Y digo que la noche de San Juan fue siempre de mucho trajín en aquel gineceo. La cosa empezaba después de que se acabase, con la puesta de sol, el mercado que a las afueras de Murcia se venía celebrando desde tres días antes. Y ya sabe vuesa merced que en tierras ricas, las ferias y los mercados son ocasión en la que se arraciman multitudes, procedentes de los campos y de las villas aledañas y aun de más lejos, que a esta feria de San Juan de Murcia acuden cuantos pueden de los que por allí viven durante todo el año, en aldeas y quinterías, en chozas de huerta y majadas de los montes, en villorrios de secano, o en puertos y marismas, y se ven venir de lo más lejos, de las tierras de Orihuela, de las costas de Denia y Alicante, de los montes de Aitana, y los riscos de las Alpujarras, de las llanas de la Roda, y aun de la Mancha de Calatrava, dispuestos a vender lo que tienen y lo que esperan tener, lo que fabrican y lo que sueñan, lo que piden prestado, y lo que durante el resto del año entierran, a cambio de las maravillas que buhoneros y destiladores, médicos y barberos, herboristas y astrólogos, ferreros, talabarteros, pasteleros y tejedores, sastres, tundidores, tratantes, maragatos, gitanos, chismeros y frailes mendicantes, moriscos, mieleros, botigueros y trascantones, trápalas y cortezudos, ciegos de cartel y cómicos de la legua, músicos, danzantes, domadores, titiriteros, tragasables, echafuegos, malabaristas y escribanos, gentes de la farándula y poetas de encargo, contorsionistas, zurcidores, caldereros y mondongueros, y lo que resta de la variopinta familia de feriantes, vienen a vender, trocar, ofrecer, servir, contar, divertir, entretener y engañar.
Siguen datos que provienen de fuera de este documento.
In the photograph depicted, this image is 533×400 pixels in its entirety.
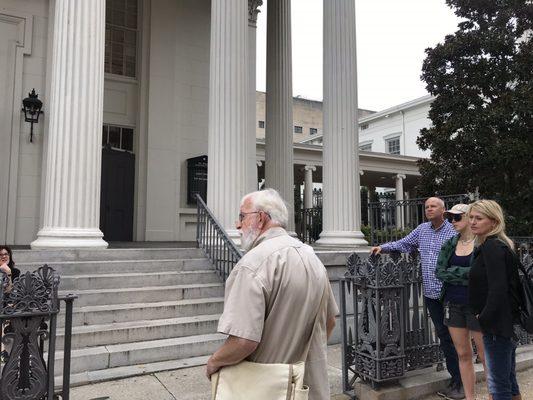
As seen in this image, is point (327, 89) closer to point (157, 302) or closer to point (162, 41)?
point (162, 41)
Y así contentan, aún burlándolos, a quienes sólo cuatro veces al año, si es bueno, pueden disfrutar un poco, gastando lo que les queda por lo que penan durante el resto.
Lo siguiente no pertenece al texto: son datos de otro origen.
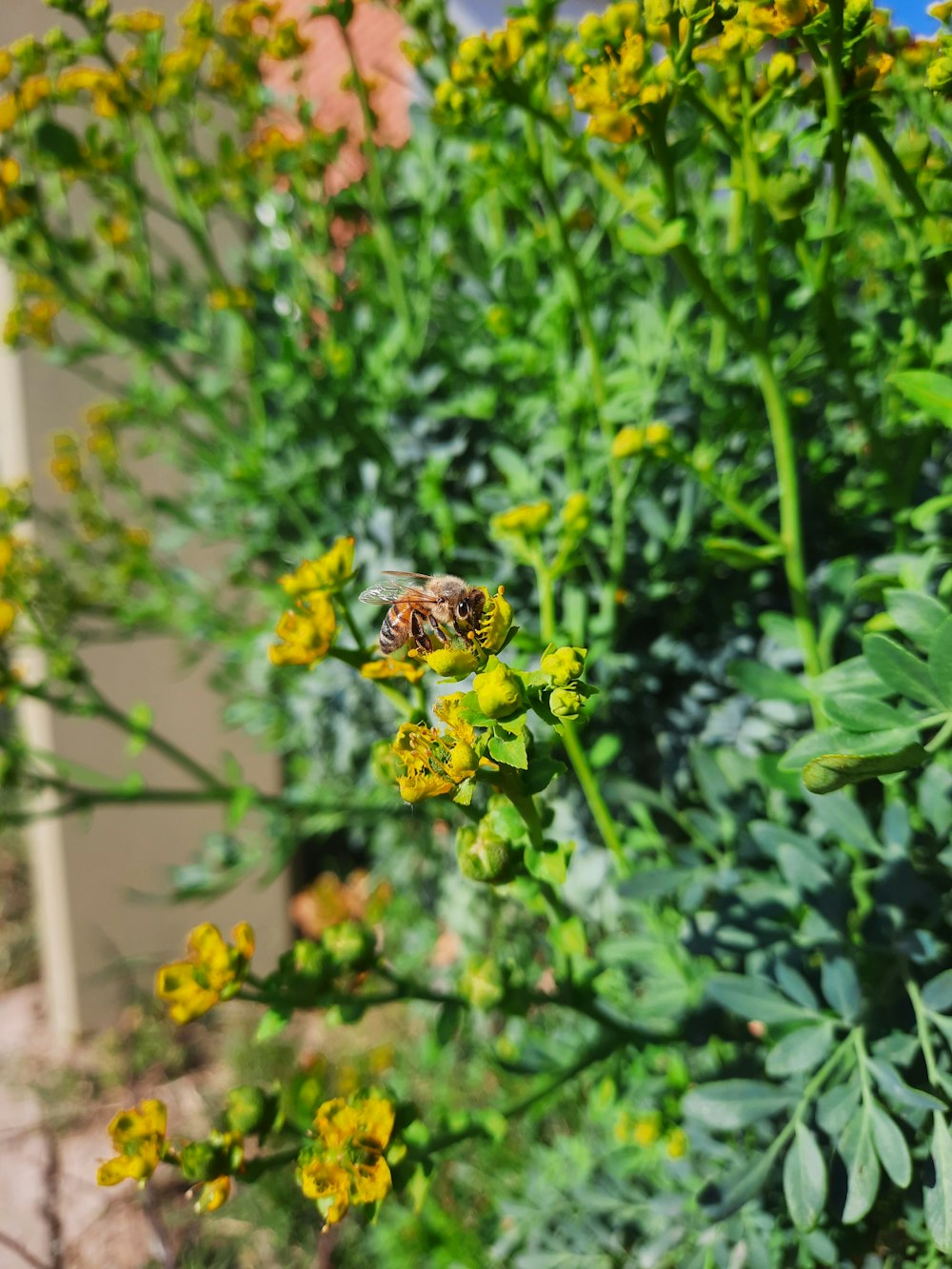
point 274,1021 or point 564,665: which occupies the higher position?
point 564,665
Pero, volviendo a mis años mozos, digo que fueron felices, y que, tras mis primeros esputos de hombre, y antes de que la San Juan de aquel año pusiera, como es natural tradición, la casa como a sus pupilas, digo, patas arriba, mi madre procuró alejarme de los placeres y los peligros de aquel lugar, poniéndome de fámulo con un trinitario de los que hacían el viaje a Orán a redimir cautivos.

N.B.1: El autor, acabada la historia, que como verán es larga y confusa, y a la vista de tantos folios, consideró necesario dividirlos en capítulos, así, por las buenas, sin mayores preocupaciones ni intención de darle estructura alguna a la narración, quizá sólo con la benevolencia de permitir al lector algunos puntos de referencia. Se permitió, eso sí, parodiar el estilo de la narración al titular los capítulos, con el resultado que ya irá viendo: afortunado a veces, otras menos.

Si alguien me lee y no se aburre, prepárese: tiene más de setecientas páginas esperándole.